Take the entries below and return them unchanged.

DATA FOR THIS EXERCISE ▸
────

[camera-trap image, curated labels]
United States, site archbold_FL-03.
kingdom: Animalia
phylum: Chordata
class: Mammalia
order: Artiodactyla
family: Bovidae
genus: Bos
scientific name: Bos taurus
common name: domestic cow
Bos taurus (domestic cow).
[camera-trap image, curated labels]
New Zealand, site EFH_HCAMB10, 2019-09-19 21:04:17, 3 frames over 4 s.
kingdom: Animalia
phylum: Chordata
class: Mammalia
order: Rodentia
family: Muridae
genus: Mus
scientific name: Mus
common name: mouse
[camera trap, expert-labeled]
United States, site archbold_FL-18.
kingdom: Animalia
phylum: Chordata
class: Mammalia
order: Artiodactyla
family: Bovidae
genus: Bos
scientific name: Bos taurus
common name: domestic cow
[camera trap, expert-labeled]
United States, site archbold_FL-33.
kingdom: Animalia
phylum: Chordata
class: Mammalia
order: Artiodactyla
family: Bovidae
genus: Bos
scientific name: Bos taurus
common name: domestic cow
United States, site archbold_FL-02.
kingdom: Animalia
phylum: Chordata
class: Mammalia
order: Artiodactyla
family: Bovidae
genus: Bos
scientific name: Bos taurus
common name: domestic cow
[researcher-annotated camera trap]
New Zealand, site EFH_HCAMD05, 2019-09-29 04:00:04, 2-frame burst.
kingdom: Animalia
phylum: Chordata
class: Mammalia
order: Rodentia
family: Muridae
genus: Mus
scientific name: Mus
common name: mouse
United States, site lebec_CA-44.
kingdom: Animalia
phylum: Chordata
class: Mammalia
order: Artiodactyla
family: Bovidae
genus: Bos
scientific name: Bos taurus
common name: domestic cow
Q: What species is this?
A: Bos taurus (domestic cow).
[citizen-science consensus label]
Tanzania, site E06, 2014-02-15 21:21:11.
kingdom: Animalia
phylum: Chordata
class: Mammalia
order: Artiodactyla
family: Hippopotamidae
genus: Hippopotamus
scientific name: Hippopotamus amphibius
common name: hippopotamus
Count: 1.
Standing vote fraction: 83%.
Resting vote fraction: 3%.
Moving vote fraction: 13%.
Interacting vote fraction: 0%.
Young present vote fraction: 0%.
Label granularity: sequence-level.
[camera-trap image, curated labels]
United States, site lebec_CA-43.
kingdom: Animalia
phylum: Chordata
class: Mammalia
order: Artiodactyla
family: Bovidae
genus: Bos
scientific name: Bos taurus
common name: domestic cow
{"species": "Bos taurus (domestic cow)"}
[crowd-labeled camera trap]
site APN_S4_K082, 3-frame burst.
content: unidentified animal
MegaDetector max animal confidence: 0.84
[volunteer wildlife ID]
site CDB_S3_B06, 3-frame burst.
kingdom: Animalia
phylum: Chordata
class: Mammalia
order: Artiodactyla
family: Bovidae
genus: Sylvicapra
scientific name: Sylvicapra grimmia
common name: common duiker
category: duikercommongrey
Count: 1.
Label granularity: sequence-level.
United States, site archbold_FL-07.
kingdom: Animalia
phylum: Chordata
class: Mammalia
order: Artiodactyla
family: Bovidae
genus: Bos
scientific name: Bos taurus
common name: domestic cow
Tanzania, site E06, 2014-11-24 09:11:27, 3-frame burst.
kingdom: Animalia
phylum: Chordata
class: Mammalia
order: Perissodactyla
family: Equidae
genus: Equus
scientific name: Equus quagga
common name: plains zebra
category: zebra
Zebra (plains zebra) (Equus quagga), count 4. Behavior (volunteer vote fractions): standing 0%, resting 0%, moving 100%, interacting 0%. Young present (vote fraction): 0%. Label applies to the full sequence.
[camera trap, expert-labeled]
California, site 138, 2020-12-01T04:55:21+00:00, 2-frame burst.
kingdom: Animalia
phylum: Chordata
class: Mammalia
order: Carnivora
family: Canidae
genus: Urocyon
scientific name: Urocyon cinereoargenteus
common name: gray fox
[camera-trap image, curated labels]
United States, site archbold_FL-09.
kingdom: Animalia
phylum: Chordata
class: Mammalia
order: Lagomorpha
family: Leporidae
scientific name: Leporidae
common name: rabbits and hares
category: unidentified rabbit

────

RESPONSE TO THIS EXERCISE ▸
[camera-trap image, curated labels]
United States, site archbold_FL-03.
kingdom: Animalia
phylum: Chordata
class: Mammalia
order: Artiodactyla
family: Bovidae
genus: Bos
scientific name: Bos taurus
common name: domestic cow
Bos taurus (domestic cow).
[camera-trap image, curated labels]
New Zealand, site EFH_HCAMB10, 2019-09-19 21:04:17, 3 frames over 4 s.
kingdom: Animalia
phylum: Chordata
class: Mammalia
order: Rodentia
family: Muridae
genus: Mus
scientific name: Mus
common name: mouse
[camera trap, expert-labeled]
United States, site archbold_FL-18.
kingdom: Animalia
phylum: Chordata
class: Mammalia
order: Artiodactyla
family: Bovidae
genus: Bos
scientific name: Bos taurus
common name: domestic cow
[camera trap, expert-labeled]
United States, site archbold_FL-33.
kingdom: Animalia
phylum: Chordata
class: Mammalia
order: Artiodactyla
family: Bovidae
genus: Bos
scientific name: Bos taurus
common name: domestic cow
United States, site archbold_FL-02.
kingdom: Animalia
phylum: Chordata
class: Mammalia
order: Artiodactyla
family: Bovidae
genus: Bos
scientific name: Bos taurus
common name: domestic cow
[researcher-annotated camera trap]
New Zealand, site EFH_HCAMD05, 2019-09-29 04:00:04, 2-frame burst.
kingdom: Animalia
phylum: Chordata
class: Mammalia
order: Rodentia
family: Muridae
genus: Mus
scientific name: Mus
common name: mouse
United States, site lebec_CA-44.
kingdom: Animalia
phylum: Chordata
class: Mammalia
order: Artiodactyla
family: Bovidae
genus: Bos
scientific name: Bos taurus
common name: domestic cow
Q: What species is this?
A: Bos taurus (domestic cow).
[citizen-science consensus label]
Tanzania, site E06, 2014-02-15 21:21:11.
kingdom: Animalia
phylum: Chordata
class: Mammalia
order: Artiodactyla
family: Hippopotamidae
genus: Hippopotamus
scientific name: Hippopotamus amphibius
common name: hippopotamus
Count: 1.
Standing vote fraction: 83%.
Resting vote fraction: 3%.
Moving vote fraction: 13%.
Interacting vote fraction: 0%.
Young present vote fraction: 0%.
Label granularity: sequence-level.
[camera-trap image, curated labels]
United States, site lebec_CA-43.
kingdom: Animalia
phylum: Chordata
class: Mammalia
order: Artiodactyla
family: Bovidae
genus: Bos
scientific name: Bos taurus
common name: domestic cow
{"species": "Bos taurus (domestic cow)"}
[crowd-labeled camera trap]
site APN_S4_K082, 3-frame burst.
content: unidentified animal
MegaDetector max animal confidence: 0.84
[volunteer wildlife ID]
site CDB_S3_B06, 3-frame burst.
kingdom: Animalia
phylum: Chordata
class: Mammalia
order: Artiodactyla
family: Bovidae
genus: Sylvicapra
scientific name: Sylvicapra grimmia
common name: common duiker
category: duikercommongrey
Count: 1.
Label granularity: sequence-level.
United States, site archbold_FL-07.
kingdom: Animalia
phylum: Chordata
class: Mammalia
order: Artiodactyla
family: Bovidae
genus: Bos
scientific name: Bos taurus
common name: domestic cow
Tanzania, site E06, 2014-11-24 09:11:27, 3-frame burst.
kingdom: Animalia
phylum: Chordata
class: Mammalia
order: Perissodactyla
family: Equidae
genus: Equus
scientific name: Equus quagga
common name: plains zebra
category: zebra
Zebra (plains zebra) (Equus quagga), count 4. Behavior (volunteer vote fractions): standing 0%, resting 0%, moving 100%, interacting 0%. Young present (vote fraction): 0%. Label applies to the full sequence.
[camera trap, expert-labeled]
California, site 138, 2020-12-01T04:55:21+00:00, 2-frame burst.
kingdom: Animalia
phylum: Chordata
class: Mammalia
order: Carnivora
family: Canidae
genus: Urocyon
scientific name: Urocyon cinereoargenteus
common name: gray fox
[camera-trap image, curated labels]
United States, site archbold_FL-09.
kingdom: Animalia
phylum: Chordata
class: Mammalia
order: Lagomorpha
family: Leporidae
scientific name: Leporidae
common name: rabbits and hares
category: unidentified rabbit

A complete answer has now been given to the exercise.